Our ability to perceive quality in nature begins, as in art, with the pretty. It expands through successive stages of the beautiful to values as yet uncaptured by language.”
Aldo Leopold
For his second solo exhibition at the gallery, José María Sicilia invests the entire body of the gallery with artworks on paper and sculptures.
The guideline of the exhibition, called The Instant, is the deepening of his research on sonograms that are graphical transcriptions of sounds following different variables (such as amplitude, time and frequency). In the works exhibited on the ground and first floor, the sonograms are stylised and originate from bird songs of various species. The first works created in 2009-2010 on this theme had a sober chromatic appearance (graphite on white plaster) but here, instead, the visitor is confronted with a real symphony of exuberance and shimmering colours.
We find, in the big triptych in the room on the left, a red characteristic of Sicilia, but also, in other works, swatches of pure colour alternated with wide ranges of white giving air to the works. These artworks' organic dimension is clear and we can perceive an echo of nature's beauty and prodigality. The interweaving of forms each symbolising a bird song even give the impression of a puzzle that, once assembled, leads to harmony. Yet, this orchestration of forms and colours let appear, from time to time, the artist's hand gesture. Whether he uses a paintbrush, a stencil or a tool, we can feel that he gives entire liberty to the line and that the colour's quivers spring out of that freedom. Do the tracings' developments, the thin strokes and the jolting lines symbolise migrations and twisting flights?

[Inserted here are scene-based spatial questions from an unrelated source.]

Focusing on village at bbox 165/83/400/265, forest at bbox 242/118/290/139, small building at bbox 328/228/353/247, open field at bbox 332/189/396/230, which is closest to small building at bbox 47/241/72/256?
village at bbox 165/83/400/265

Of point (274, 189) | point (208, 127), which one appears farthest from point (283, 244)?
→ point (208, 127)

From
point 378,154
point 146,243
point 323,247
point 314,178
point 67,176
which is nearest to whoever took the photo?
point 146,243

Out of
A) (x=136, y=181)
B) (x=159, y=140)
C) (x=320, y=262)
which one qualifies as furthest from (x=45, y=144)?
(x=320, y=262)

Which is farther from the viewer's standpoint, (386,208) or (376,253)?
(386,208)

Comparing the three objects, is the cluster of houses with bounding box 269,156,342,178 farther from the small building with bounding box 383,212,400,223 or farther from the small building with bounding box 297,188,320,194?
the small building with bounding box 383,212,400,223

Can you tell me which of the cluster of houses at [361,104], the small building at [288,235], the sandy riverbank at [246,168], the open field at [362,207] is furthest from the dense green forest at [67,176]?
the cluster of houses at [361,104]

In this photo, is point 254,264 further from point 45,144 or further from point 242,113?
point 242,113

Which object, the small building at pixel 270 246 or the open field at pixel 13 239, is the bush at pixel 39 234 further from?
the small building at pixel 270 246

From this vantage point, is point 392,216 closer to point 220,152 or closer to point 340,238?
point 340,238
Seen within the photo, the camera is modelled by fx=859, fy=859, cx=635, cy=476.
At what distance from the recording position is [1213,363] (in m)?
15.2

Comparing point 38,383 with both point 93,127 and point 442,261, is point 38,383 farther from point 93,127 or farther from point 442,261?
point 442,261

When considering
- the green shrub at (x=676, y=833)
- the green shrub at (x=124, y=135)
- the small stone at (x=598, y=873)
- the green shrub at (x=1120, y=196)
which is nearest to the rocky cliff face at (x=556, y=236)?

We willingly read his works as some kind of drawn signs that will become understandable and audible once seen in their entity; hard not to hear, in the work in black covering, the audible reminder of an owl or the hooting of another owl, difficult not to suspect long silences, unspoiled by squeaks or croaks, in the white surfaces. The quality of his works lies in the connection of a "visual musicality" to an underlying life full of joy and energy.
Besides colour, Sicilia incorporated the notion of translucence in his new works. This notion, which is fundamental to his artistic practice (we find it in his works on beeswax as well as in his prints and works on paper), is induced by the thinness of the paper he uses. Passionate of Japanese paper and Japanese artists' meticulousness, Sicilia has experimented with many types of paper before finding this particular one that combines flexibility, lightness and resistance and allows him to fold, unfold, refold it and play with the inside and outside. By looking carefully, the visitor may notice that a fold has created a Rorschach-like spot of colour or that a swatch painted on a junction area of the folded paper appears in two separate places.
Sicilia weakens the strength of certain colours. This paper quality is very rich to the artist’s eyes and allows him to modulate contrasts and gradients, to play with traces and partitioned forms.
Another characteristic of his works is the printing on both sides of the paper, the recto and the verso. By working on both sides,
The artist's numerous travels to Japan made him more and more interested in Japanese traditions and animistic believes. Sicilia was invited to exhibit next October at Fukushima Prefectural Museum of Art and developed, following his first visits to the earthquake region, a work connecting his sonogram research to the 2011 drama.
He used data on the radioactivity level of the damaged nuclear power plant's no.1 reactor to visualise in 3D the sonograms that are exhibited in the wunderkammer. Through the twenty little sculptures named Winter Flowers Fukushima the invisible somehow becomes visible. They seem to be made of bone or another organic material, which strengthens their strangeness.
Through this exhibition, we feel in Sicilia a real promiscuity with nature; its beauty but also its devastating power, as in Fukushima. In some way, he reminds us that we belong more to a universe than that the universe belongs to us.